*WHAT IS NEEDED*. Look through the data below and extract, unchanged, the lines from the one that contains "United States, site lebec_CA-24." to the one that contains "order: Primates", both included.

*** PROVIDED RECORDS Section Begins ***

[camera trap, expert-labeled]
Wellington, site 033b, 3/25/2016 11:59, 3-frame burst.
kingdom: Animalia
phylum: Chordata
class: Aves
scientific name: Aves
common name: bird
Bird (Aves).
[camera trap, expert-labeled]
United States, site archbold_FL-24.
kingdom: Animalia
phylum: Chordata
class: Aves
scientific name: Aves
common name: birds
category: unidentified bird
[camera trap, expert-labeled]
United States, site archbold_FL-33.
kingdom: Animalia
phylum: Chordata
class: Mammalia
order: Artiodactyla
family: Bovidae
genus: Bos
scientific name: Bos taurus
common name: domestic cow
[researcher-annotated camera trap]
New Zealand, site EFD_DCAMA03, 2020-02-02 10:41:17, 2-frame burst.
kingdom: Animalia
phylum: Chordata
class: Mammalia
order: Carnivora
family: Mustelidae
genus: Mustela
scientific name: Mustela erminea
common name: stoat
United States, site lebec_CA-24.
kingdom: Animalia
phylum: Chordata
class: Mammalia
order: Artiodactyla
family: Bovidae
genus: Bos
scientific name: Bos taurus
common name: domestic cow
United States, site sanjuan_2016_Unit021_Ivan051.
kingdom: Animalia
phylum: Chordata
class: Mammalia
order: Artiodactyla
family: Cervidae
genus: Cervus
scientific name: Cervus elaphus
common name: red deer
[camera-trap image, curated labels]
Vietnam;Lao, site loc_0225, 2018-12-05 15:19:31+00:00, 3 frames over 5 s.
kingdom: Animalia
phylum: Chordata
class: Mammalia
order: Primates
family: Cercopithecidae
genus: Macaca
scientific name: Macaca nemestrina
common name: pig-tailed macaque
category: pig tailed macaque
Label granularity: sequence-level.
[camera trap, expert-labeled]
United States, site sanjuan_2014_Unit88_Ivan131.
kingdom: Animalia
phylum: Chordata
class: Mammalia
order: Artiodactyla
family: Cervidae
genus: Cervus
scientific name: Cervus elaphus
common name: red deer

*** PROVIDED RECORDS Section Ends ***

*SOLVED EXERCISE*.
United States, site lebec_CA-24.
kingdom: Animalia
phylum: Chordata
class: Mammalia
order: Artiodactyla
family: Bovidae
genus: Bos
scientific name: Bos taurus
common name: domestic cow
United States, site sanjuan_2016_Unit021_Ivan051.
kingdom: Animalia
phylum: Chordata
class: Mammalia
order: Artiodactyla
family: Cervidae
genus: Cervus
scientific name: Cervus elaphus
common name: red deer
[camera-trap image, curated labels]
Vietnam;Lao, site loc_0225, 2018-12-05 15:19:31+00:00, 3 frames over 5 s.
kingdom: Animalia
phylum: Chordata
class: Mammalia
order: Primates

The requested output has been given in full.